We have not identified the mechanism of suppression of A. baumannii biofilm by FT; nevertheless, without affecting the viability of Acinetobacter, after 48 h, FT treatment significantly reduced the biomass of the biofilm that had formed on the surface of the plastic, as well as the amount of the polysaccharide matrix.

In in vitro experiments, we also observed the effect of FT on HeLa cell death caused by A. baumannii. The cytotoxicity of A. baumannii appears to be unrelated to T3SS, given that in silico analysis did not reveal any T3SS components in this bacterium. Recently, it was shown that, similar to many other Gram-negative bacteria, A. baumannii produces outer membrane vesicles (OMVs) as toxic protein delivery platforms [23, 24]. One of the most abundant proteins associated with OMVs is OmpA, which has been extensively studied for its role in A. baumannii virulence. It has been shown that the OmpA protein is a multifunctional virulence factor participating in A. baumannii biofilm formation, adhesion to epithelial cells, cytotoxicity, inhibition of host immune response and resistance to various antimicrobial drugs [25,26,27,28]. A. baumannii packages OmpA into OMVs, and the OMV-mediated delivery of OmpA to host cells induces host cell death via both mitochondrial and nuclear targeting [29, 30].

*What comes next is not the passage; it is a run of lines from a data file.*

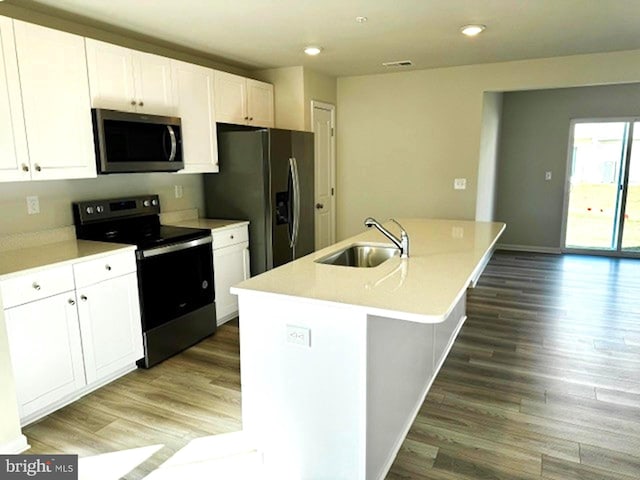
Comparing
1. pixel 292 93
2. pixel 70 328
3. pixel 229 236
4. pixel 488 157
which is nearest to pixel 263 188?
pixel 229 236

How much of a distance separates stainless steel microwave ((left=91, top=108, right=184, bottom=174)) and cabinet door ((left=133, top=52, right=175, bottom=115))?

In our experiments, we evaluated the death of HeLa cells caused by A. baumannii clinical isolates. We observed morphological signs of cell death characteristic of apoptosis, including cell rounding, fragmentation of nuclei, detachment of cells, but we did not observe disruption to the integrity of the cell membrane [31, 32]. FT effectively suppressed cell death within 48 h of bacterial contact with HeLa cells.

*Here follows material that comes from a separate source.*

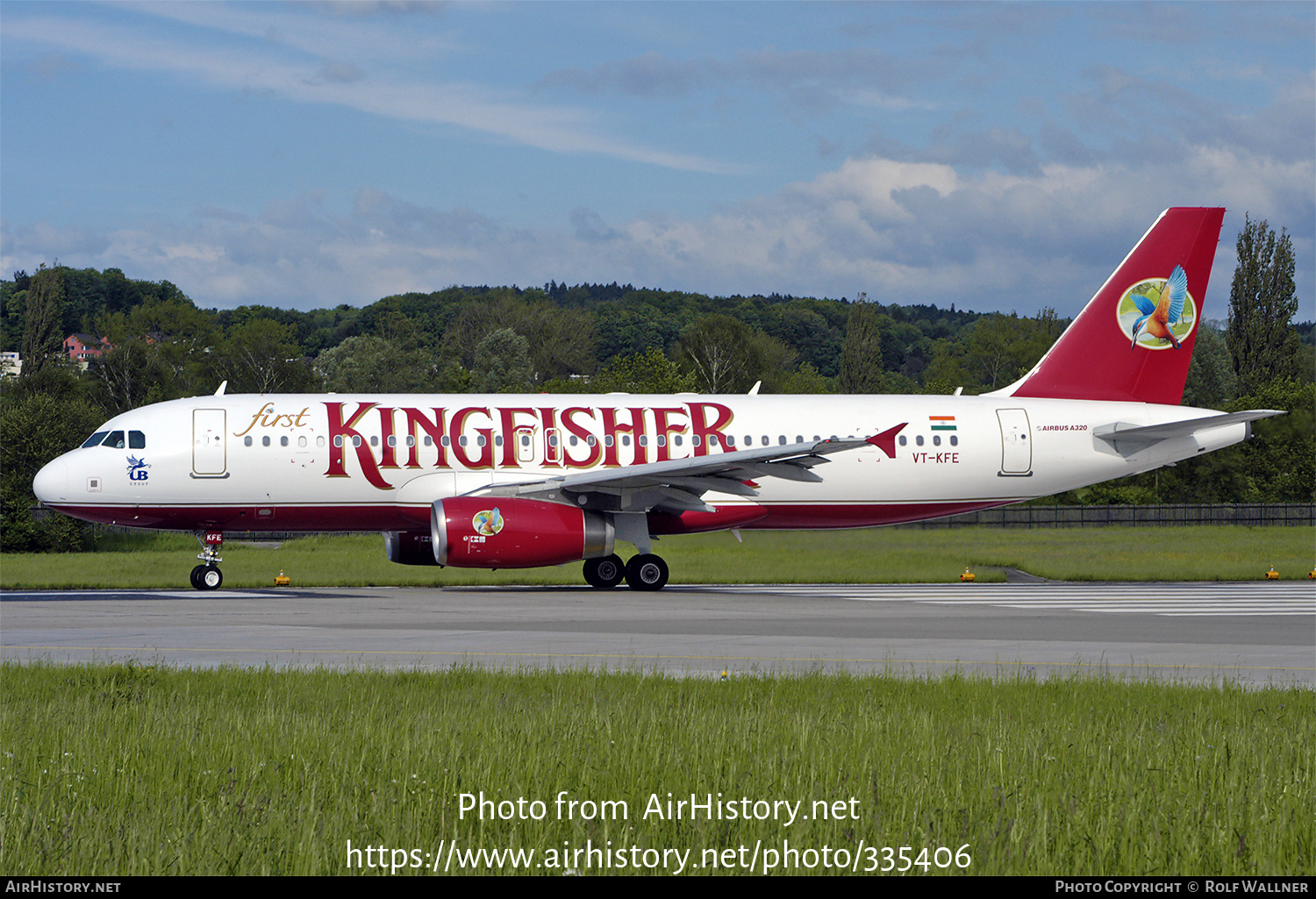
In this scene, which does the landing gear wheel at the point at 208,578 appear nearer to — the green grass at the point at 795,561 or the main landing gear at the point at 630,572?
the green grass at the point at 795,561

We continued to study the mechanism of FT action on Acinetobacter infection. For FT, a specific effect on the type three secretion system has been previously shown in Pseudomonas, Salmonella, and Chlamydia [4, 6,7,8, 33]. It is likely that FT has another target in A. baumannii because they have not yet been shown to have the T3SS. FT is clearly an inhibitor of a significant virulence factor that is key for septic infection, as well as an inhibitor of biofilm formation and bacterial interaction with cells. In addition, in accordance with the mechanism of action previously shown for different pathogens, FT does not affect the viability of bacteria.

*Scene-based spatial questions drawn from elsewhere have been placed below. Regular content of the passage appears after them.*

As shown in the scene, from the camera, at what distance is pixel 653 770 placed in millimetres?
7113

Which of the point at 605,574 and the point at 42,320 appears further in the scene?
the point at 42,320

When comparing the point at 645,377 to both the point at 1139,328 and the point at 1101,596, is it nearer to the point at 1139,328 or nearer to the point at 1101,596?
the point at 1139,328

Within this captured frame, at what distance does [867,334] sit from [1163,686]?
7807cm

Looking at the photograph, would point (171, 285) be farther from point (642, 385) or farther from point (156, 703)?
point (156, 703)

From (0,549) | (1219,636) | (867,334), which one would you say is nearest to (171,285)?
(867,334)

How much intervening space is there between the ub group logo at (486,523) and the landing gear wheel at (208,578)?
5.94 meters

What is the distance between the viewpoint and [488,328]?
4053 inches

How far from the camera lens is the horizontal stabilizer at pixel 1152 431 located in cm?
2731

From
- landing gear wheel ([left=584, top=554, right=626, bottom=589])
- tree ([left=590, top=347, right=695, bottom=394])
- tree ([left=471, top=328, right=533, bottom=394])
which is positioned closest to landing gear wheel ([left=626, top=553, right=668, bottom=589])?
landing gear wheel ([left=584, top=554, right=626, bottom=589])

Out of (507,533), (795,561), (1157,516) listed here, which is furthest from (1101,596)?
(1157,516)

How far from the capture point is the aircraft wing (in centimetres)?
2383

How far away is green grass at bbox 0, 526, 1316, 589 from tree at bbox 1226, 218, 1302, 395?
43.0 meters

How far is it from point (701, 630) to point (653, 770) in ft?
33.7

Thus, our results clearly show a prophylactic effect of the small-molecule compound in a mouse model of septicemia induced by clinically antibiotic-resistant A. baumannii isolates. The data obtained to date indicate that FT suppresses the virulence of a number of gram-negative bacteria, including pathogens with different patterns of interaction with the host cell. Further study of FT will make it possible to develop a broad-spectrum anti-virulence drug.

A formulated drug product with FT as an active ingredient, named Ftortiazinon, is undergoing research in phase 2 clinical trials in Russia. This study was planned to evaluate the safety and efficacy of the drug Ftortiazinon at the doses of 300, 600, and 1200 mg per day in combination with the drug Cefepime in comparison with placebo in combination with the drug Cefepime in the treatment of hospitalized adult patients with complicated urinary tract infections caused by P. aeruginosa. (NCT03638830). Preliminary results show the efficacy of 600 and 1200 mg/day of FT in the clinical cure and microbiological elimination of P. aeruginosa and E. coli. Higher doses are required for the prevention and treatment of A. baumannii infection. In this regard, a phase 1 clinical trial was conducted to evaluate the safety of FT at the doses of 1800 and 2400 mg/day. In this regard, a phase 1 clinical trial was conducted to evaluate the safety of the doses of FT 1800 and 2400 mg/day which showed a good safety profile and no serious adverse effects.